McDaniels’ faith and love for the Lord are transparent in his poetry compilation. Sharing these feelings of wholeness and unfiltered exuberance with his audience is his sole mission. In the process, he manages to impart some salient observations on mankind as its individual members grapple with their different life paths. One such lesson can be found in “Be Yourself,” where the speaker encourages readers to not focus on what others have to the point where they lose sight of their own direction. Using his own example as the focus of “A Man’s Testimony,” he shows how his nine-month self—after suffering a collapsed lung and being dead for twenty minutes—is compelled to begin breathing again by the sheer faith of his father’s pleas not to take his son.
McDaniels examines mankind’s investment in faith in “To Be Free,” where he juxtaposes cheering fans upon a player stealing home plate with the often mundane and bored looks and spirit people carry to church with them week after week. Other poems that stand out include “The Way,” a poem universally relevant to those who are mired in doubt and need life’s roadmap to reroute and “Lost,” which highlights the remarkable innocence of children and their strong connection with God.

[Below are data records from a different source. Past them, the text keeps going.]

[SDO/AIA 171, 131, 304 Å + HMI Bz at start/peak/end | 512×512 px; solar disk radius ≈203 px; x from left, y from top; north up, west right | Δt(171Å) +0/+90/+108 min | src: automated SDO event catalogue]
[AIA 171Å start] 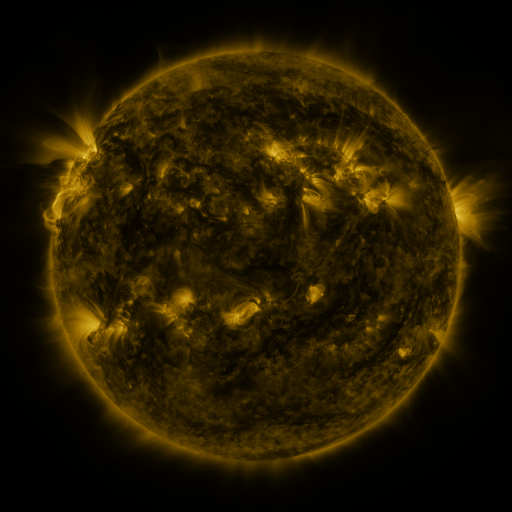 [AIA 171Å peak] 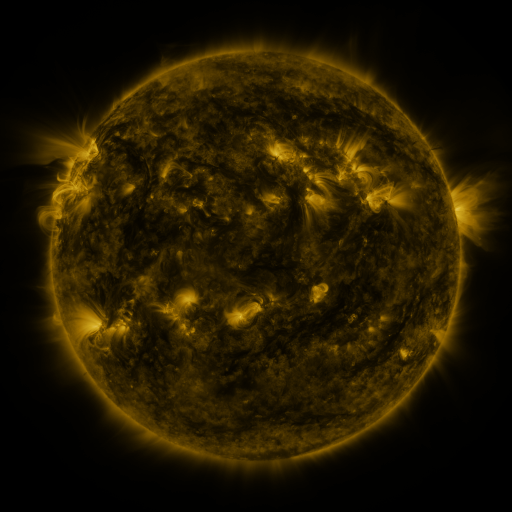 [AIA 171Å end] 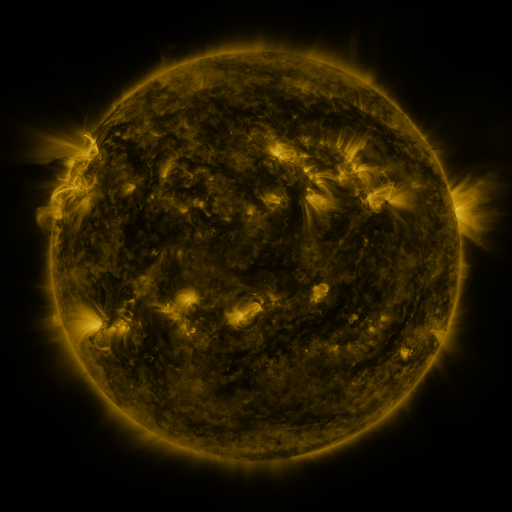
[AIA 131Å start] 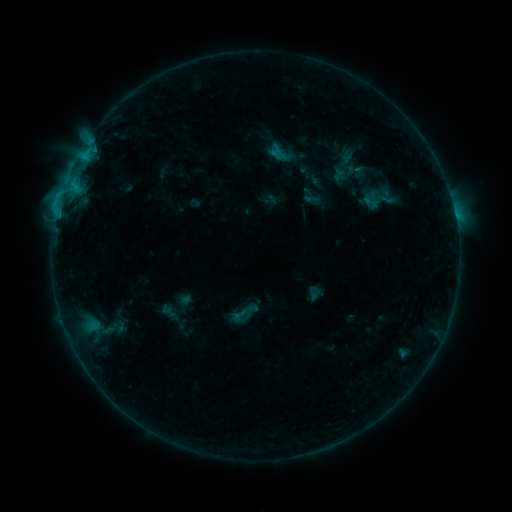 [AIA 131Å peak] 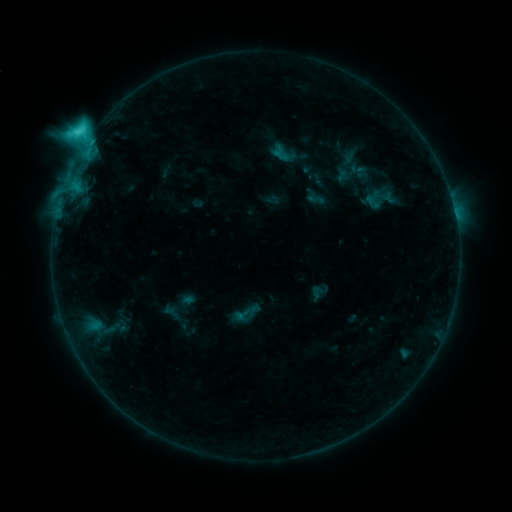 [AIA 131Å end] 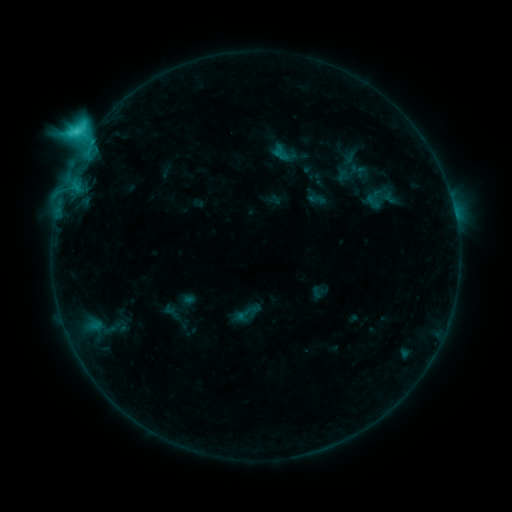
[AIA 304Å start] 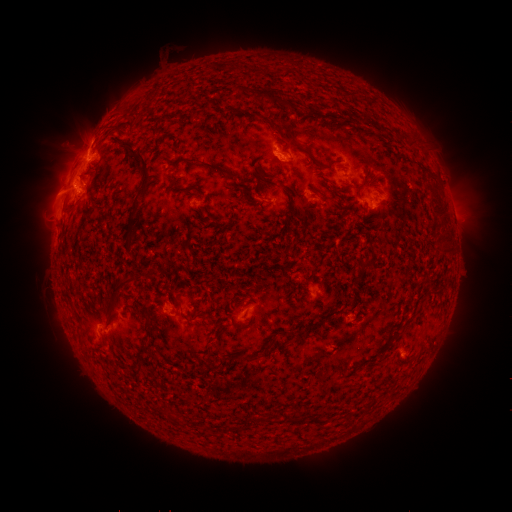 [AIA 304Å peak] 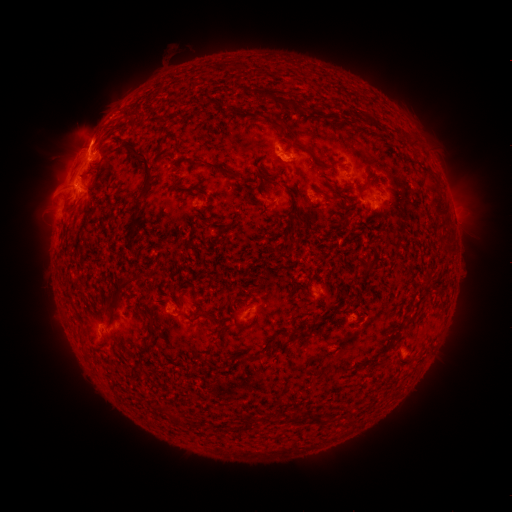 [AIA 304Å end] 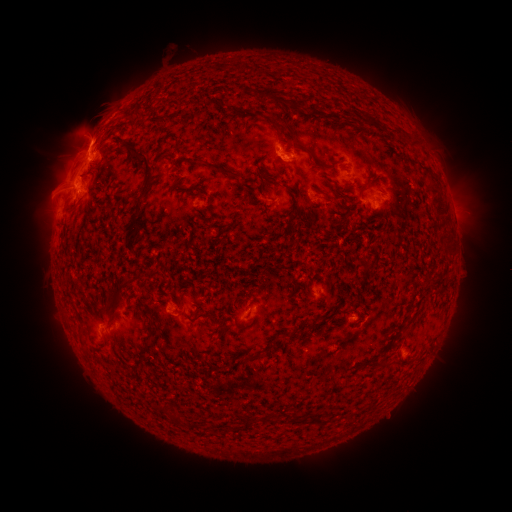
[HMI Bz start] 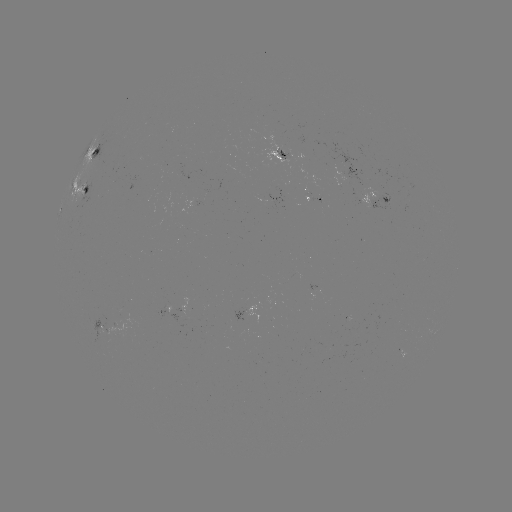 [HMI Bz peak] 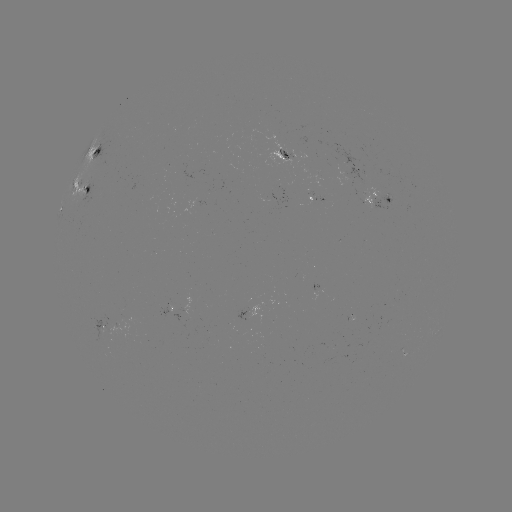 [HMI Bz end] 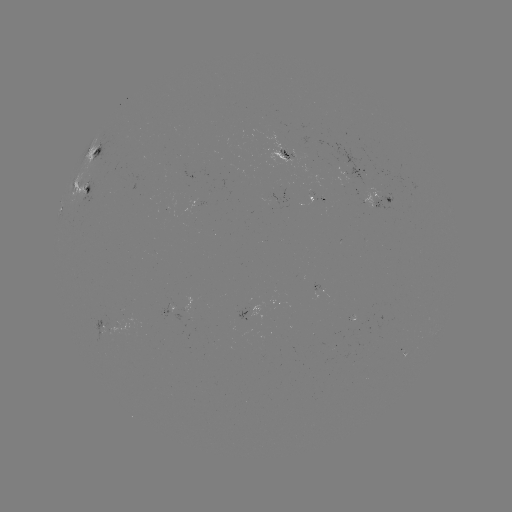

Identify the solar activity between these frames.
C6.2 flare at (87, 141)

Overall, the poems are consistent in structure, with the majority being comprised of five or six quatrains. Though McDaniels does not emphasize a particular rhyme scheme, he does often use personification and alliteration like “sin’s stains” to help get his message across. Moreover, in “No Room for Him,” he probes certain societal traditions like Christmas from the perspective of its true purpose and makes it known that this purpose has largely been forgotten. McDaniels’ poetry is aesthetically pleasing and genuine, a meaningful experience for aficionados of faith-based poetry.